Although the story above is fictional, it demonstrates a great point—the risks people take whenever they post something to social media. There have been numerous people who, after posting something controversial or damaging on Facebook, have been terminated from their jobs. Why? Because by doing that, they also damage the company’s reputation in the process.

When you work for someone else, you serve as a representative for the company. So it is important to maintain a professional image at all times. Does this mean you can’t have an opinion or post selfies all over social media? No, you can still do that if you want. That’s a guaranteed right.

But beware—that right you’re intent on exercising can come back to bite you. It has happened before to many people—some in very high-profile positions. No one is immune.

Companies wanting to manage their public reputation have an obligation to ensure their employees are supporting their vision and mission. It is never wise to post something on your personal social media channels that you’d be ashamed to have your boss learn about (and that includes all possible social media channels – Twitter, Instagram, Snapchat, etc.).

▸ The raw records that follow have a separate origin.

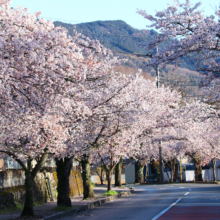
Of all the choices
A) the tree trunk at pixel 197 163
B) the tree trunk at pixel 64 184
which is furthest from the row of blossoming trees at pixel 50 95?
the tree trunk at pixel 197 163

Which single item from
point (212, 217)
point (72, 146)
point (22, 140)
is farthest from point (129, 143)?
point (212, 217)

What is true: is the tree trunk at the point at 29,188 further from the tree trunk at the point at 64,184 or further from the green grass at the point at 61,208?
the tree trunk at the point at 64,184

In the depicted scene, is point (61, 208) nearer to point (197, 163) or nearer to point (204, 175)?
point (197, 163)

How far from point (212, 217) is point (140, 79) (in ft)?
72.8

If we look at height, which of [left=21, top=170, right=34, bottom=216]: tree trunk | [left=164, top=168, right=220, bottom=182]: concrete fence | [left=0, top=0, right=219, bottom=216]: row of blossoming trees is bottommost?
[left=164, top=168, right=220, bottom=182]: concrete fence

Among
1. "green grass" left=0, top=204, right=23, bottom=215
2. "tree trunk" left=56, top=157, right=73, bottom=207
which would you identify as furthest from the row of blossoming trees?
"green grass" left=0, top=204, right=23, bottom=215

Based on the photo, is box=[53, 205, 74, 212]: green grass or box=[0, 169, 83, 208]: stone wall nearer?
box=[53, 205, 74, 212]: green grass

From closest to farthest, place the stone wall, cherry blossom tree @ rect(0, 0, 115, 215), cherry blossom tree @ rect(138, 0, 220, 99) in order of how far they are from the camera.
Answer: cherry blossom tree @ rect(0, 0, 115, 215) < cherry blossom tree @ rect(138, 0, 220, 99) < the stone wall

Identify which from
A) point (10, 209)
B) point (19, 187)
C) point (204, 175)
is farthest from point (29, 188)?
point (204, 175)

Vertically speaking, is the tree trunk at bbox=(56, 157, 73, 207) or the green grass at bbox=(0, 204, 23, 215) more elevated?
the tree trunk at bbox=(56, 157, 73, 207)

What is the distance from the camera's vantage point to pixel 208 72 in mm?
12523

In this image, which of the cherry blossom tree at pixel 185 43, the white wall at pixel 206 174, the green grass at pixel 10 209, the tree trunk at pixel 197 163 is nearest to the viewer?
the cherry blossom tree at pixel 185 43

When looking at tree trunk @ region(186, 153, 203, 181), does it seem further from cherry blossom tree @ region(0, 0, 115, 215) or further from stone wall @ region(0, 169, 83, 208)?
cherry blossom tree @ region(0, 0, 115, 215)

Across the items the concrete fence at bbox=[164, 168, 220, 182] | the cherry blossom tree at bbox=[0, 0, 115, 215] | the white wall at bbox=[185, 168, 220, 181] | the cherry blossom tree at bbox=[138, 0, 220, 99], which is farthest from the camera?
the concrete fence at bbox=[164, 168, 220, 182]
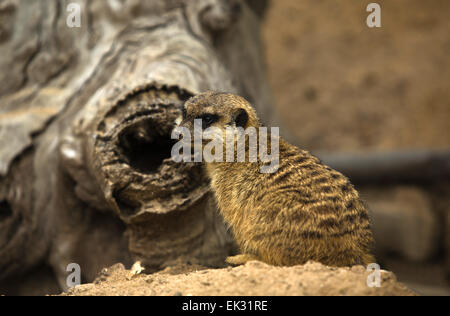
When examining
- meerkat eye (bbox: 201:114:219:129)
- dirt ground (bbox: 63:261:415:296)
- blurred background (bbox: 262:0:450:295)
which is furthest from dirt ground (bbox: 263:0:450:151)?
dirt ground (bbox: 63:261:415:296)

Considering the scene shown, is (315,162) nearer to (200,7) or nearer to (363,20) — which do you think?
(200,7)

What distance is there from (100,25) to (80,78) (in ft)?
1.39

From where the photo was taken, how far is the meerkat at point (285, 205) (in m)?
2.04

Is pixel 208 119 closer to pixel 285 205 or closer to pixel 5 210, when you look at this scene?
pixel 285 205

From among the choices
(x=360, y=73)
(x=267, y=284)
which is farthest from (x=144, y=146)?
(x=360, y=73)

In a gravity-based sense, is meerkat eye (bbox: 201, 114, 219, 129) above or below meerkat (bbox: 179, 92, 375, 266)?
above

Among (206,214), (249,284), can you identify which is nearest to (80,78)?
(206,214)

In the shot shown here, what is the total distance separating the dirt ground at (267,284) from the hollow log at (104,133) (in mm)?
728

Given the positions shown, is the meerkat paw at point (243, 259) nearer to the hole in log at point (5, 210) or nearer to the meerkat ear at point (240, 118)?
the meerkat ear at point (240, 118)

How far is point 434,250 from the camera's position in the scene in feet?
19.1

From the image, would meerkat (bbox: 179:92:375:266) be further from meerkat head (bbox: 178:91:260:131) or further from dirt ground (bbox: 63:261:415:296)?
dirt ground (bbox: 63:261:415:296)

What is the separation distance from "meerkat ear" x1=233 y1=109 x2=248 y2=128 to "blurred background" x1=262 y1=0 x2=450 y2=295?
13.1ft

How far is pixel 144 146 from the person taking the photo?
2742 mm

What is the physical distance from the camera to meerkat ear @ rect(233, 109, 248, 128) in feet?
7.73
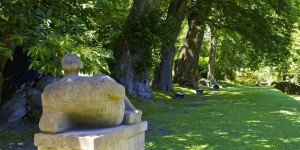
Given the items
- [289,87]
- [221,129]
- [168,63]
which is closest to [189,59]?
[168,63]

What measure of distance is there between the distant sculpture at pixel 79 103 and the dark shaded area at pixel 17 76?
17.9 ft

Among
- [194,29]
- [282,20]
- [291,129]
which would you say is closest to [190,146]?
[291,129]

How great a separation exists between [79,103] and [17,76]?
19.4 ft

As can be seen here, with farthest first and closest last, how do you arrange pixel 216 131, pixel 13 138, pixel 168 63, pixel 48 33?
1. pixel 168 63
2. pixel 216 131
3. pixel 13 138
4. pixel 48 33

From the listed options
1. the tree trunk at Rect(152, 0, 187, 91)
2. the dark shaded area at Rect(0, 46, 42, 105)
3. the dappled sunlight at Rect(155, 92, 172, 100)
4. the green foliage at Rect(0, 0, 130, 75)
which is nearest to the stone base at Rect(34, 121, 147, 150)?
the green foliage at Rect(0, 0, 130, 75)

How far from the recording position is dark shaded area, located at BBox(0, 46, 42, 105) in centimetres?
856

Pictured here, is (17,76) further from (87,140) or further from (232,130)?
(87,140)

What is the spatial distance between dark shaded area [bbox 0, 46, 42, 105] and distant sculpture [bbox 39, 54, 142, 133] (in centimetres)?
→ 544

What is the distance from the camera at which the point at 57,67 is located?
430cm

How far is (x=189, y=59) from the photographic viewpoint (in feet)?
73.2

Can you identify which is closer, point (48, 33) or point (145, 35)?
Answer: point (48, 33)

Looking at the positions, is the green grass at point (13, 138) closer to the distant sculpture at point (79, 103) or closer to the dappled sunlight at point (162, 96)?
the distant sculpture at point (79, 103)

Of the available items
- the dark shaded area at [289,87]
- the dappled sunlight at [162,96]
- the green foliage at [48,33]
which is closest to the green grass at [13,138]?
the green foliage at [48,33]

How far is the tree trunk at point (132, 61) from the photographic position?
12992 millimetres
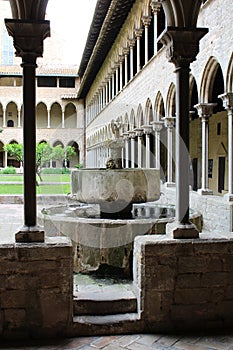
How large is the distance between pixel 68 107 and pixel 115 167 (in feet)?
140

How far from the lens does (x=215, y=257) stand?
384 cm

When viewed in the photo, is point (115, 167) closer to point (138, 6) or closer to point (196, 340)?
point (196, 340)

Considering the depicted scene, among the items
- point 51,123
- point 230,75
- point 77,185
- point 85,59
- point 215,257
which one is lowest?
point 215,257

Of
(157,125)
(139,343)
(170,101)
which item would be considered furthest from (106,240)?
(157,125)

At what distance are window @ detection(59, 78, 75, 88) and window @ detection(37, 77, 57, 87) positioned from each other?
76 centimetres

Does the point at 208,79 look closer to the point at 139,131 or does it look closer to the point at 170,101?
the point at 170,101

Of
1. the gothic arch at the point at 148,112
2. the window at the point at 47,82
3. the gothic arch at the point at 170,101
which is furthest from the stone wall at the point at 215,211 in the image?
the window at the point at 47,82

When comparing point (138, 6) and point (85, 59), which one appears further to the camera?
point (85, 59)

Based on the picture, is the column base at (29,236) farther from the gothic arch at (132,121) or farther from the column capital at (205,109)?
the gothic arch at (132,121)

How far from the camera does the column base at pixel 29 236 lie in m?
3.74

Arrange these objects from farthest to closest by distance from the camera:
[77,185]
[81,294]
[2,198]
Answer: [2,198]
[77,185]
[81,294]

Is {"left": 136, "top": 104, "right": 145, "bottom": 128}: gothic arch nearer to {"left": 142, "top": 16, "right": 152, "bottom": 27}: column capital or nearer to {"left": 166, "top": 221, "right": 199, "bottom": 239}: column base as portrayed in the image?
{"left": 142, "top": 16, "right": 152, "bottom": 27}: column capital

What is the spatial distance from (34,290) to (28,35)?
218 centimetres

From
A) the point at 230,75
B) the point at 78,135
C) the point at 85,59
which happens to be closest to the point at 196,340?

So, it’s best to avoid the risk altogether. I understand that today’s technology allows for a wider-reaching audience, and, when used properly, it’s a great way to connect and network with others. I get it. This isn’t about not being on social media. But if you are on social media, you just need to manage your personal accounts responsibly.

Here are some tips for how to navigate and use social media while reducing the risk for retribution and other damaging forms of fallout:

  • Make your profile private. If you don’t want others to see what you do in your private life, off hours, then set your profile to private, and post away. If you have to have a public profile because you want to build your network and connect with others who might be of help to you in job searches or promotions, then keep your personal business off there and ONLY post things that are relevant to your working profile. Find somewhere else to vent about your life. No employer wants to see that.
  • Establish and keep boundaries. I can’t stress this enough. The company you work for is NOT your best friend, and they don’t need to hear about your life. They have a business to attend to, and it isn’t yours. Establish solid boundaries and make it a point not to cross them.
  • Don’t get caught up in heated debates about hot-button topics. Keep your opinions about hot topics to yourself. Why? Because you might be stirring the pot at work. Imagine how awkward it would be to work next to someone who is devoutly religious, while you are always posting anti-religious content on social media sites. (Even worse, imagine this same colleague is one of your friends or followers and sees everything you post!) This also ties into boundaries. Set limits on topics and boundaries on who you want involved in your discussions.
  • Avoid oversharing information. Nobody but you and your doctor need to know the results of your recent colonoscopy. Or your really bad hangover. Be selective. Share only what resonates with others.

The information highway can be a marvelous thing. It can bring strangers together, ignite new relationships, and launch amazing careers. That’s the benefit of being plugged in. But, as with every good thing, too much can end up backfiring. Don’t risk your job or your reputation because of your social media website content. People have lost their careers over their reckless postings.